More about proxies:
Here is update on the Lava proxy business. Please, read this very carefully, since this is the solution to the problems with Lava proxies, as well as Lava DUT ones.
YES, after applying what Remi advised to me, the qemu01 test: https://www.validation.linaro.org/static/docs/v2/first-job.html
worked like a charm. I simply copied /etc/lava-server/env.yaml to /etc/lava-server/env.dut.yaml (and created the new file).
Remi, I would like to thank you for the advise!
Best Regards, Zoran Stojsavljevic
---------- Forwarded message ---------- From: Remi Duraffort remi.duraffort@linaro.org Date: Thu, Feb 15, 2018 at 4:30 PM Subject: Re: [Lava-users] [HW target questions] Pointers from Lava test suite to the HW target To: Zoran S zoran.stojsavljevic.de@gmail.com Cc: Lava Users Mailman list lava-users@lists.linaro.org
Not exactly.
1/ The process that is deploying, booting and testing a DUT (Device Under test) is called lava-run. lava-run environment variables are controlled by /etc/lava-server/env.yaml
By default, all environment variables are removed and only a small set of variables are added. This helps to make executions reproducible between dispatchers and instances.
So if you need an environment variable to be set, then you have to add it to /etc/lava-server/env.yaml
2/ On the DUT itself, by default, we don't add or change any environment variable. Because that's the user responsibility. However, if /etc/lava-server/env.dut.yaml does exists, it will be used to add environment variables to the DUT shell. To create the list of environment variables to add to the DUT, we take the full environment from lava-run (as defined by /etc/lava-server/env.yaml) and we apply the rules from env.dut.yaml.

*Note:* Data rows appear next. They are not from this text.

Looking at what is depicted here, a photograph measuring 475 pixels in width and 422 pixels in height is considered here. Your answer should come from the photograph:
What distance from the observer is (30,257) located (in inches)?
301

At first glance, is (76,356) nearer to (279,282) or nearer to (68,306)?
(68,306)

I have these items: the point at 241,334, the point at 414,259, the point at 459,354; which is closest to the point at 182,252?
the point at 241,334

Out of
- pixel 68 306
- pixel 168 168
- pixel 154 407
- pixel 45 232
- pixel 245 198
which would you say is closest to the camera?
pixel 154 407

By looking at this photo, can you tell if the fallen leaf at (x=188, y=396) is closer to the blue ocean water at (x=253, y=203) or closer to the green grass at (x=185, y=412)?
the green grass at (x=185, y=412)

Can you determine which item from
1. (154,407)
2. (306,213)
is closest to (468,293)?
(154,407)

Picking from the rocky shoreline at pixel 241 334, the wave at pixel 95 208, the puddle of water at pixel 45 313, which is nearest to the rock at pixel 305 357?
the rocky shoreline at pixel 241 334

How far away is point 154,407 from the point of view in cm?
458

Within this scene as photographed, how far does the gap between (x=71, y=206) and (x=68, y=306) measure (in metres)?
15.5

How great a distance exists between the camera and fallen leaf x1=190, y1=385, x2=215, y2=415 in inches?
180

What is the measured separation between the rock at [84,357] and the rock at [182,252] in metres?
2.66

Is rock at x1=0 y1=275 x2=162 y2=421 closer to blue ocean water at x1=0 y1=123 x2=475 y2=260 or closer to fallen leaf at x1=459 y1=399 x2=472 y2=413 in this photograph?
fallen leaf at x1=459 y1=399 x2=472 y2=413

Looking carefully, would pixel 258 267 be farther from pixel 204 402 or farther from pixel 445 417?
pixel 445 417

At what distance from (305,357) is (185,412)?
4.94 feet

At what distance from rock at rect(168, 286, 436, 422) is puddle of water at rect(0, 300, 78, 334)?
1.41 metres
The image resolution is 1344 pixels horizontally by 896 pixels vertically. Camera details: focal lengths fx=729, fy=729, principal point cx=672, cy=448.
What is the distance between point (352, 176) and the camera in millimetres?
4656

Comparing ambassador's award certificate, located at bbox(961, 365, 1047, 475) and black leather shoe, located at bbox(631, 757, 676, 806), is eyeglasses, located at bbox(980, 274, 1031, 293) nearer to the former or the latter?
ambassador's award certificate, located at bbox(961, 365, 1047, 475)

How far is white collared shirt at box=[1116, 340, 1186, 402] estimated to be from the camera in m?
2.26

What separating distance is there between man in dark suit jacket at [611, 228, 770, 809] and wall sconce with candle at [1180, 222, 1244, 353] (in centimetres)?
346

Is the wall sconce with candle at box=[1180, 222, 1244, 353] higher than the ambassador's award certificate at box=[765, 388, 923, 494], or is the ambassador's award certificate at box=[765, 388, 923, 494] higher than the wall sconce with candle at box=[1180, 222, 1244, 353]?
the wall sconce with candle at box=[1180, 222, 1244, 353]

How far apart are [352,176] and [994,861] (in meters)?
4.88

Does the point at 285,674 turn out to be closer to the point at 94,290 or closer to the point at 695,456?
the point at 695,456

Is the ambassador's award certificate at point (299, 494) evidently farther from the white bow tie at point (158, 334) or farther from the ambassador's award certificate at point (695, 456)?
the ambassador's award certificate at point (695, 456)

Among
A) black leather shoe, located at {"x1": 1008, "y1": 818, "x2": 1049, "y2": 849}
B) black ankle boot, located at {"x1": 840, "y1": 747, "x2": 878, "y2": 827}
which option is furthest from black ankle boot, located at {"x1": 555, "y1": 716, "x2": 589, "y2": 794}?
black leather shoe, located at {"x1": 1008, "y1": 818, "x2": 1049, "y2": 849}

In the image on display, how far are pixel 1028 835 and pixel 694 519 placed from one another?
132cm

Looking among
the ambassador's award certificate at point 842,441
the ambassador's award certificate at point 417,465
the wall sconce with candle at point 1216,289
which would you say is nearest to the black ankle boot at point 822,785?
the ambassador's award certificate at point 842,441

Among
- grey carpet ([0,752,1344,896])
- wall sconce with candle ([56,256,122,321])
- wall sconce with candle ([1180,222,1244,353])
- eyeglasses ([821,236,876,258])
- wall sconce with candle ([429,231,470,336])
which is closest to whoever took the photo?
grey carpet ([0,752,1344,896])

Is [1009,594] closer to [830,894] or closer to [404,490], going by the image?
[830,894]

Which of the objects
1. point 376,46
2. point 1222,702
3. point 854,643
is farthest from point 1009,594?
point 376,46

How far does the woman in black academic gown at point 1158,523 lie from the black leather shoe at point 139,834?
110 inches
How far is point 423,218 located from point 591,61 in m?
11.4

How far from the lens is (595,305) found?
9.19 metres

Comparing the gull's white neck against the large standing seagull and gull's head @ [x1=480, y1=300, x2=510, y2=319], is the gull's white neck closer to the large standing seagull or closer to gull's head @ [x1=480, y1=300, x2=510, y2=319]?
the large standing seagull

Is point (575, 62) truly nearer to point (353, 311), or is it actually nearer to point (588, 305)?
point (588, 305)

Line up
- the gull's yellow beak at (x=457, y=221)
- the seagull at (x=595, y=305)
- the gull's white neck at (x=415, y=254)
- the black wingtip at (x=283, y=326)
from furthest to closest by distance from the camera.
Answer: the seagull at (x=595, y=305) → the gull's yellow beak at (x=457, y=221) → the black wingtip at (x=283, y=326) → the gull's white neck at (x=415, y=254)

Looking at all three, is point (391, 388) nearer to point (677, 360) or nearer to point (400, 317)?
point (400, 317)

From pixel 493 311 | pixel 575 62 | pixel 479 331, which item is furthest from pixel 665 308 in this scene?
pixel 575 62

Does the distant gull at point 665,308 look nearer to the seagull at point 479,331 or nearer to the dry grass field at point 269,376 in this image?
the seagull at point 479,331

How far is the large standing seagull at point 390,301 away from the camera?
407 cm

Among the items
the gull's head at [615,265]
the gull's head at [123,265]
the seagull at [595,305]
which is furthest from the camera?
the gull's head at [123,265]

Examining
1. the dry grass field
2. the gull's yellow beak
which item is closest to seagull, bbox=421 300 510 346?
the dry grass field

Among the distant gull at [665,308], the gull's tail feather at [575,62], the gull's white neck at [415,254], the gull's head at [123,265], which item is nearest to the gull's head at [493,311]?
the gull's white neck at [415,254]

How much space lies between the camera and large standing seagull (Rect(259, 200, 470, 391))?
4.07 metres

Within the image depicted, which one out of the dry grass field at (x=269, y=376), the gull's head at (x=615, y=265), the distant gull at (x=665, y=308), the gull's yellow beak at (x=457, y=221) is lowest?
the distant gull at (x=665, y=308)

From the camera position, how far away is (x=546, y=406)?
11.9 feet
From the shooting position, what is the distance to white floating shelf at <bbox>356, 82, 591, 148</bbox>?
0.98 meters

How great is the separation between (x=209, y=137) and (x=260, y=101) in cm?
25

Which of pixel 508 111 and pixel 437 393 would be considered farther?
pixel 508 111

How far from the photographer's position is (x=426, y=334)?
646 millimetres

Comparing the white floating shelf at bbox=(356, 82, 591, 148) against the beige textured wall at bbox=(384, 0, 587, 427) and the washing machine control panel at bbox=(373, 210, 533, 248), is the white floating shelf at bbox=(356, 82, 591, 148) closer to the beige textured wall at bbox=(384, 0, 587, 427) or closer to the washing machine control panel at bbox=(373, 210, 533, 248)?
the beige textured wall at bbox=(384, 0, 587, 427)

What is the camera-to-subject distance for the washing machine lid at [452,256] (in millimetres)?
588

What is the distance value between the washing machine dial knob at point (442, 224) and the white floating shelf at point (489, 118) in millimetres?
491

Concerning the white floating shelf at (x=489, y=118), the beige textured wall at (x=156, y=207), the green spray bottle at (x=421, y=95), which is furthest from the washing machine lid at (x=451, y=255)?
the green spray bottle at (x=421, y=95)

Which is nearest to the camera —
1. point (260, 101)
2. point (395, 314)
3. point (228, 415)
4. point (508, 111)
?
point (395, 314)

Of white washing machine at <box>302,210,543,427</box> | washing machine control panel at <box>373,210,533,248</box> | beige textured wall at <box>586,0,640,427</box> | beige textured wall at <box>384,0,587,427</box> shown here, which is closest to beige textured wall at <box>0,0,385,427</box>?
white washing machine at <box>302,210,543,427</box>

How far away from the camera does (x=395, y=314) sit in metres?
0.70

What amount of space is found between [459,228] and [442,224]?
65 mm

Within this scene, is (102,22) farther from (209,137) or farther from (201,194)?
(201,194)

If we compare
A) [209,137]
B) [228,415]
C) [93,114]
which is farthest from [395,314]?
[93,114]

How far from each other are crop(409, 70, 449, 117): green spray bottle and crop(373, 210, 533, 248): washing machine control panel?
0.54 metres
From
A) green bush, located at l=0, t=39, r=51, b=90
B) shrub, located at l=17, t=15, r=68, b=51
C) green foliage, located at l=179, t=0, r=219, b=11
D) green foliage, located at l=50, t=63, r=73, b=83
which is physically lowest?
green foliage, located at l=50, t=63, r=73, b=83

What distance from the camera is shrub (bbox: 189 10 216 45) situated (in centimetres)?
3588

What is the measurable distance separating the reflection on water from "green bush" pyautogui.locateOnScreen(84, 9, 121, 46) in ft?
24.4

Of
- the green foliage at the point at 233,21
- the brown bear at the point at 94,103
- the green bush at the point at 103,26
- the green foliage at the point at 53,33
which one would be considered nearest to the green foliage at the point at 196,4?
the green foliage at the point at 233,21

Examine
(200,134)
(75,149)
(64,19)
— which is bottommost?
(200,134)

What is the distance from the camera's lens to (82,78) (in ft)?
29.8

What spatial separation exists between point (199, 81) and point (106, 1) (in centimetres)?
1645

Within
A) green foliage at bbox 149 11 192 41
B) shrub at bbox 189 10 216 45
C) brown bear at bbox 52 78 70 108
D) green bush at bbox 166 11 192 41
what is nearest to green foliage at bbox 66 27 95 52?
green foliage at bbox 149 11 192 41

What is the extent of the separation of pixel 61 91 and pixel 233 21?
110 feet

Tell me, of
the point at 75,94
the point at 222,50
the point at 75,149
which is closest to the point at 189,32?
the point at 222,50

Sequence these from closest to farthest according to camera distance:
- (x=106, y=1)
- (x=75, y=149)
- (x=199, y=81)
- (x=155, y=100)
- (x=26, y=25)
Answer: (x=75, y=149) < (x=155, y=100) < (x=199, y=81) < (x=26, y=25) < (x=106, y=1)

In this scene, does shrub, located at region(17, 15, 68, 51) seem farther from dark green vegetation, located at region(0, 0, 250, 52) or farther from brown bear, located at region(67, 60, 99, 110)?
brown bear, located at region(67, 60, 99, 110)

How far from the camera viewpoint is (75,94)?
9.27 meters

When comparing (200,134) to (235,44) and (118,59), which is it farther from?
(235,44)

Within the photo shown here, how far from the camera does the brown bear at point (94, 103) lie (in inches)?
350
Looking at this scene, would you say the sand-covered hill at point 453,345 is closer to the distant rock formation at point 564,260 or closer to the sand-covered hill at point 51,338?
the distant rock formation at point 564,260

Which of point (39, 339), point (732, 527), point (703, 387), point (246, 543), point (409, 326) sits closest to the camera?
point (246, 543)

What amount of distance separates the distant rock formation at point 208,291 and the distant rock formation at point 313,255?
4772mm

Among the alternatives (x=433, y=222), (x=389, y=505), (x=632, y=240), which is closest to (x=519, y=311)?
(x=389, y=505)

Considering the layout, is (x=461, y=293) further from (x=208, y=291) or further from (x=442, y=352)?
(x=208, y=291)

I hope that does help you to understand how environment is setup in lava.
Rgds
On Wed, Feb 14, 2018 at 2:04 PM, Zoran S zoran.stojsavljevic.de@gmail.com wrote:
https://gitlab.com/cip-project/cip-testing/testing/issues/99
Also from: https://lists.cip-project.org/pipermail/cip-dev/2017-July/000338.html
At the end of test issue #99, I added the solution to this problem.
Lava does NOT read VM's ENV variables. It ignores them. Lava reads /etc/lava-server/env.yaml as setup proxy file!
Included there also /etc/lava-server/env.yaml file example.
It could be done also DIRECTLY (every time bringing up the VM) using python, tapping into the urllib3 python code (example given): https://stackoverflow.com/questions/31151615/how-to-handle-proxies-in-urllib...
I've tried this, using in-line python interpreter, it worked.